De los Reyes who's in his fifties needn't feel embarrassed when compared to the 'Young Turk' filmmakers coming out of the woodwork nowadays; he's every bit as adept with shock cuts and innovative camerawork (overhead handheld what-have-you) as the best of them. Laman is well-edited well-shot eye candy, yoked--and this is where de los Reyes has an advantage over the so-called 'Turks'--to a solidly written, compellingly plotted script (co-written by de los Reyes himself, with Wali Ching).

It helps that Reyes (presumably with Ching's help) presents a series of visual motifs developing the film's themes. When Lolit first arrives at their new home it's a pigsty (consider that Dodong and Omar work for a company that turns out lechon de leche--whole roasted milkfed pigs--the metaphor feels grotesquely appropriate). Lolit picks up debris, brushes grime and filth off floors, rinses with bucket after bucket of handcarried water. She pours bleach into the toilet bowl--a pale ceramic lotus squatting at the center of a cramped bathroom--painstakingly scrubbing from edges inwards. Lolit in her innocence purifies the desecrated vessel, renewing it, rendering it pristine once again.
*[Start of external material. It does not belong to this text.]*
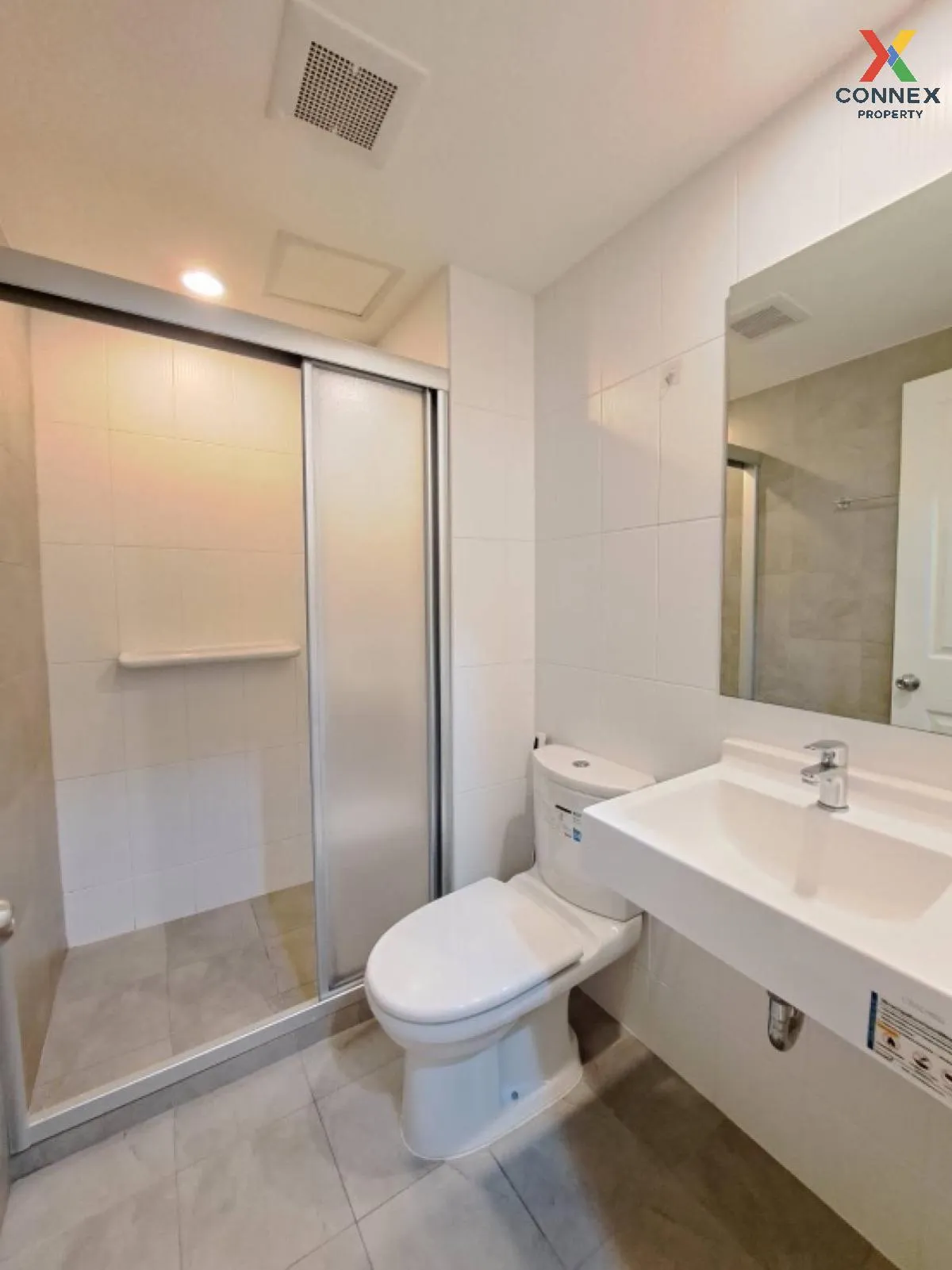 For Rent Condo , U Delight Residence Riverfront , Bang Phong Phang , Yannawa , Bangkok , CX-103546 4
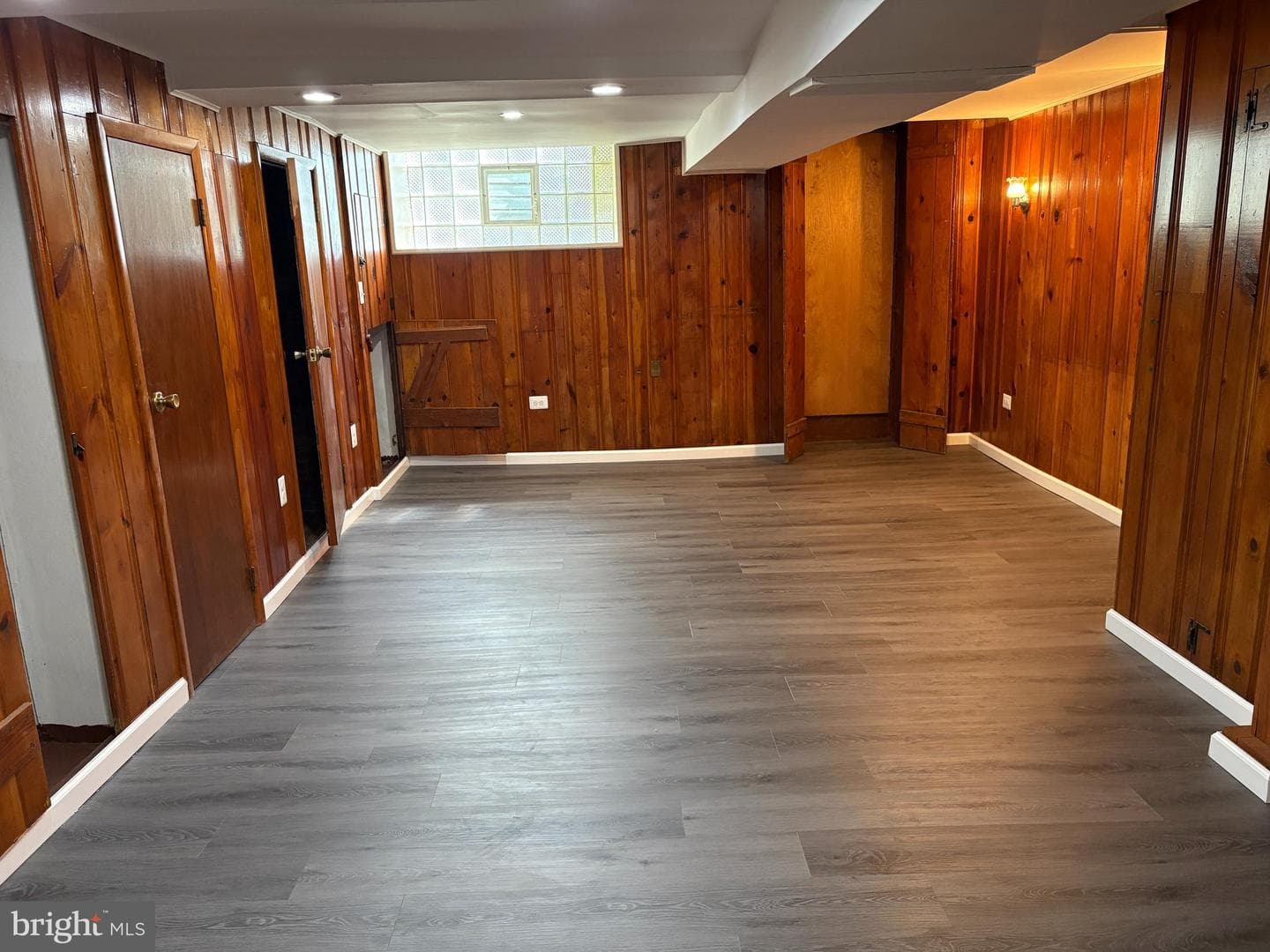 7803 Argus Road photo 17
But a toilet is meant to be used. Lolit is bathing when a drunken Omar walks in on her to urinate; they stare at each other over the bowl and you feel the air crackle between them: pure and profane, freshly cleansed and inwardly corrupt. Delos Reyes immerses them in the harsh light of an overhead incandescent; the two approach as if on drawstrings, egged on yet somehow kept at emotional arm's length by Archie Castillo's lively Bachian keyboards; the editing dissolves into impressionistic montage. The bowl suffice to say is re-desecrated, several times.

Then there's Lolit's provincial specialty, spicy crabs simmering in coconut cream. No one enjoys the dish more than Omar, who complains constantly of the chili burn yet smacks his lips and asks for more (I'll nominate the sequence as one of the most effective uses of food--of distinctively Filipino food--on the big screen); it's also a nice little symbol for Lolit--simple yet decadently rich, with a deceitful heat that sneaks in under the sweetness of the cream.

Lolit is a pure soul; if you need to name her equivalent you'll find her in Lino Brocka's masterwork Insiang. Both are innocents corrupted and betrayed by the big city both respond to that betrayal with the same purity of action (If I prefer the latter it's for Brocka's intense elegant simplicity). By film's end both employ their virtues--Insiang her beauty Lolit her spiced crab in coconut cream--to unexpected ends (Or is it unexpected? Tragedy classically structured is more inevitable than surprising). Nipsy for all her money and worldly wisdom seems towards the end a bit in awe of Lolit: Nipsy's long and varied life still has the possibility of heartbreak and pleasure and change; Lolit in a single gesture willingly throws all that away to express the unyielding--and inevitable--demands of her nature. Of if you like her flesh. 

Expanded and revised from the original article, first published in Businessworld 9.13.02

10 comments:

Paolo Mien said...

Sino pala si Lolita de leon? Wala pa akong kilalang sexy actress na kagaya niya mula noong 2002

Noel Vera said...

Saan na siya ngayon? I wish I knew.

Paolo Mien said...

Halos 13 taon nang wala pa akong nababalitaan diyan sa kilalang sexy starlet na si Lolita de leon

Noel Vera said...

Ako rin.

Paolo Mien said...

Dati wala pa akong nakikita sa diyaryo sa sexy picture nitong sexy starlet na si Lolita de leon

Emerson roxas de castro said...

I like her

Paolo Mien said...

Ako rin

Unknown said...

Wow

Khalofkhals said...

Sir @noel vera may I know where can I watch the uncut version of the movie?

Noel Vera said...

I'm afraid I don't know. The Youtube version is cut. I see it might be available on iWantTFC.